Any Damn Fool Can Be A Farmer     

by Bob Knopes
Price: $12.95

192 Pages, Paperback, 5.25 x 8.25

ISBN-10: 0-9768146-0-9
ISBN-13: 978-0-9768146-0-3

View a sample chapter from this title (PDF Format)

What was it like to live, work and play on a small dairy farm in Wisconsin during the Great Depression? From barn- burning fires to blinding blizzards, from Model T's to pickup trucks, from large family gatherings to quiet nights around a radio. This is an intimate look back at continuity and change on one family's farm.


About The Author

Bob Knopes spent the first 19 years of his life on the family farm.

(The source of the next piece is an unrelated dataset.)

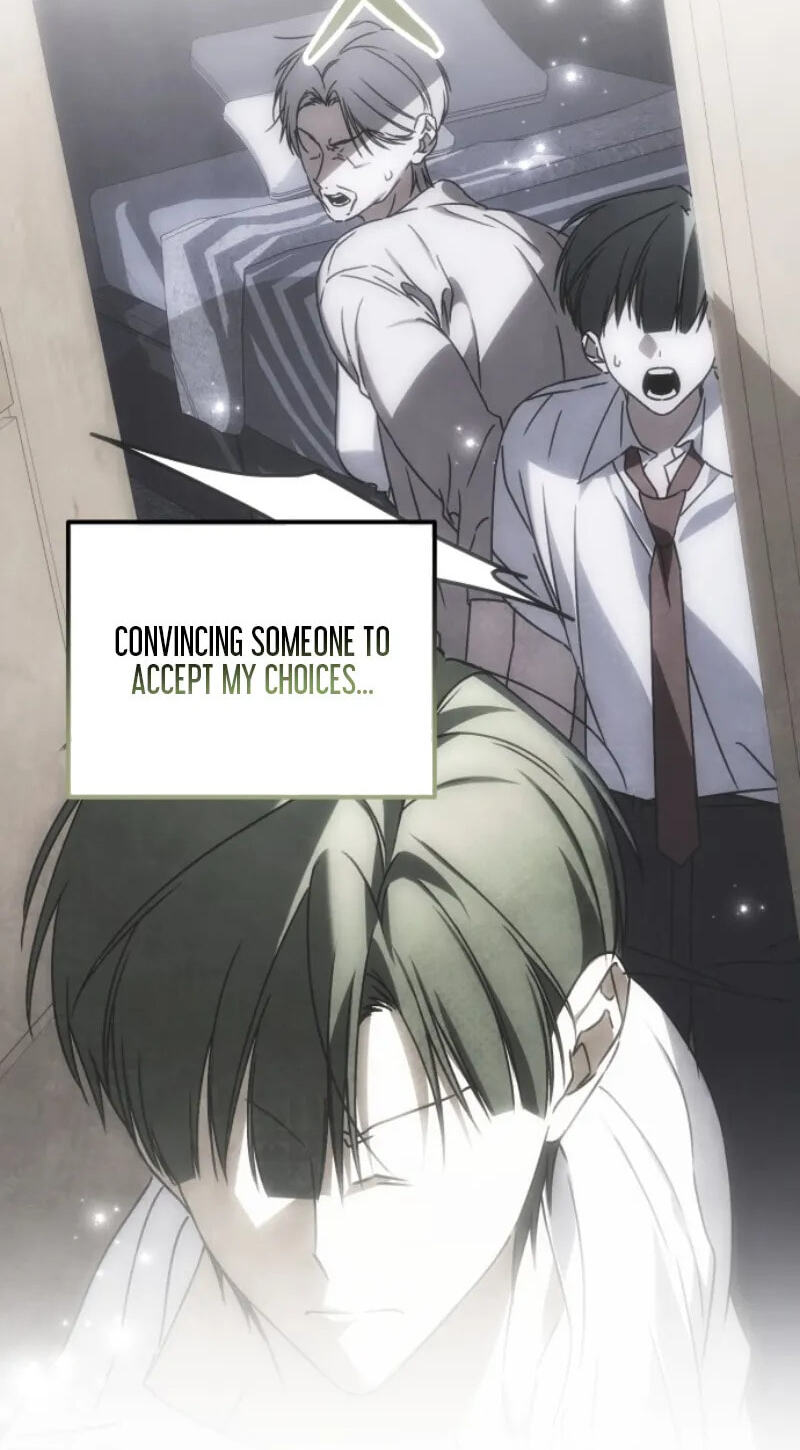 Read Sounds Like chapter 54 image 51 on Lezhin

After serving in the Navy during the Korean War, he graduated from the Univerisyt of Wisconsin and went on to a career overseas with the Department of State. Now retired and living in Virginia, he still feels a fondness for the family farms that for a time were the backbone of agriculture, but now have passed into history.


Customer Reviews

Paul Dehler from Brookfield , WI
 It's amazing how similar our lives were as kids growing up on a Wisconsin farm. It's almost scary. It's as if our destinies were precast. I am exactly 10 years younger than Bob but we had a farm, as I look back, to merely keep us busy and at the same time provide food for the table. Ours was a 100 acre farm in Washington county WI. My Dad worked in a factory at night, and slept late because he got home at midnight. We did not have horse in my time but the stories about learning to drive a tractor and a truck are parallel. We also had ponies. I learned alot about construction by helping my Dad install the plumbing system in our house during the early fifties. I remember milking by hand before the milk machine came along. Had the same watering tank in the barn but ours leaked. My Dad had plent of labor from me and my older brother. During realy cold weather one of my jobs was to water the cattle by hand. I found out a thirsty cow can down 15 gallons of water at one watering. We watered them twice a day. I carried five gallon buckets of water, two at a time from the milkhouse to the barn each day when the weather was too cold to water cattle outside. Any kid that grew up on a farm will want to read this. I read it in two sittings and I'm not an avid reader. I have retina damage in my left I and need to squint one eye shut to read. Any damn one eyed fool can be a farmer.